## start READING TEXT

Well that makes sense, since we obviously have subpar legislators.

*

"About 60 politicians backed students seeking admission to the Urbana-Champaign campus in 2008 and 2009, according to records kept by the university's governmental relations office, which tracked the inquiries from lawmakers and other politically connected individuals. U. of I. trustees and donors also tried to help applicants."

*

"Illinois Senate President John Cullerton, D-Chicago, asked about a relative of real estate broker and lawyer Steven Samuels, who has attended Cullerton political fundraisers and is a former legal client.

"Samuels' business partner told Cullerton in 2009 that Samuels' relative, a student with a high ACT score and stellar grades, had been wait-listed, said Cullerton spokeswoman Rikeesha Phelon.

"'When the Senate president heard that, he wondered why a student of that caliber was wait-listed,' Phelon said. 'It was not a demand for action.'"

Oh please, Rikeesha. I'm not even going to dignify that with a snide remark.

*

"U. of I. staffers took Cullerton's inquiry in a different light, however.

"Terry McLennand, the U. of I. official who handled many of the requests, asked then-Chancellor Richard Herman to help. 'The (Senate) President thought this students scores seemed a little high for wait list and asked if we could intervene and admit the student at this time rather then waiting for the April decision date,' he wrote."

It was not a demand for action, though. It was a strongly worded request accompanied by a wink hard enough to be heard through the phone.

"The student was admitted in April, according to university records.

"Samuels said he has referred others to Cullerton's law firm for tax appeal work and that he has made small donations to Cullerton's campaign fund. State records show he gave $250 in 2007 and $500 in 2008.

"'I didn't ask (Cullerton) to do anything on behalf of me,' Samuels said. 'You're doing your job, but I am offended by this call. I don't think anything was done that was improper.'

Samuels is offended by the Tribune's call, but not Cullerton's.

*

"Cullerton made eight admissions requests from 2005 to 2009, of which at least seven of the students were admitted."

## end READING TEXT

### WORK TO DO
Reproduce the passage of the commentary on University of Illinois admissions between "It was not a demand for action, though." and "to university records.", inclusive.

## start EXCERPTED DATA

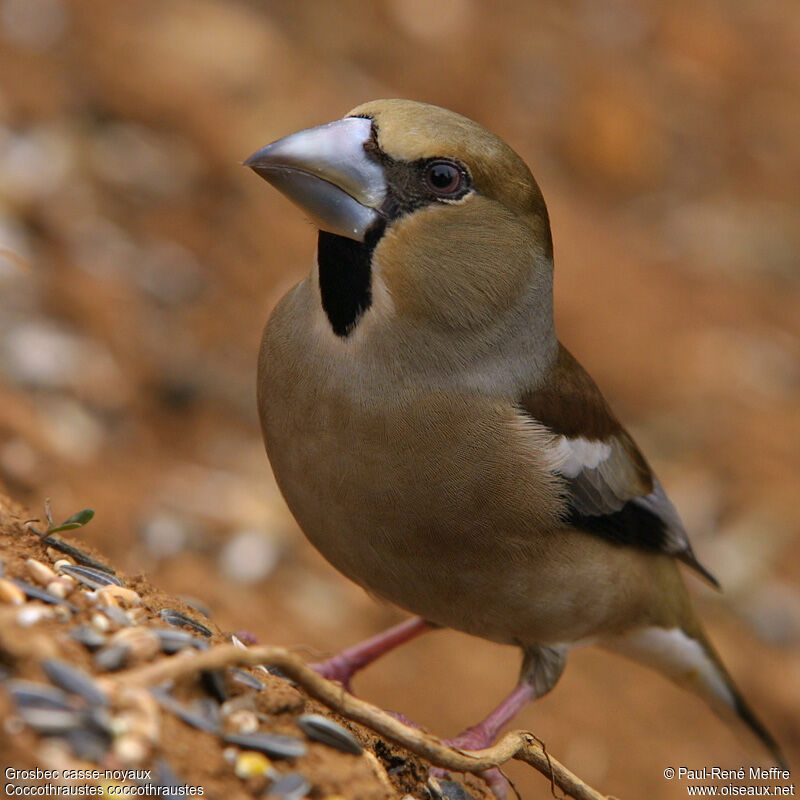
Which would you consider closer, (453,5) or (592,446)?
(592,446)

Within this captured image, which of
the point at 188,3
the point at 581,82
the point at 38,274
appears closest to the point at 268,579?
the point at 38,274

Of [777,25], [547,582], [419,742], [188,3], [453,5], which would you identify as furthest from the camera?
[777,25]

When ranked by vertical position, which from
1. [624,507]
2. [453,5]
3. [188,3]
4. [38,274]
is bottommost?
[38,274]

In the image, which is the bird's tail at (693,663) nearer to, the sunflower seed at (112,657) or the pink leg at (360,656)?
the pink leg at (360,656)

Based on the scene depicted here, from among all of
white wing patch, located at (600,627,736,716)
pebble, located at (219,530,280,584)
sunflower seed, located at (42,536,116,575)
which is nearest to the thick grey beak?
sunflower seed, located at (42,536,116,575)

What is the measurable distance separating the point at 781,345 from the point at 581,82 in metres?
2.80

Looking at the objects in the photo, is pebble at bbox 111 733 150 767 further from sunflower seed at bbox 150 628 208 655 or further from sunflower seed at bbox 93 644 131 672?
sunflower seed at bbox 150 628 208 655

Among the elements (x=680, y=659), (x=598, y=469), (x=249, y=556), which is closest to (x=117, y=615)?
(x=598, y=469)

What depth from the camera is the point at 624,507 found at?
4.02 meters

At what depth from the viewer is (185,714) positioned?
2293 millimetres

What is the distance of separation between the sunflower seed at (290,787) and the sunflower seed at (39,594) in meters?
0.53

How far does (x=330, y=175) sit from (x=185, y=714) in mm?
1425

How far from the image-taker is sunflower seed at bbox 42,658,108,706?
2.12 m

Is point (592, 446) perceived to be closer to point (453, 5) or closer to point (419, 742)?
point (419, 742)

## end EXCERPTED DATA

### RESPONSE TO THIS TASK
It was not a demand for action, though. It was a strongly worded request accompanied by a wink hard enough to be heard through the phone.

"The student was admitted in April, according to university records.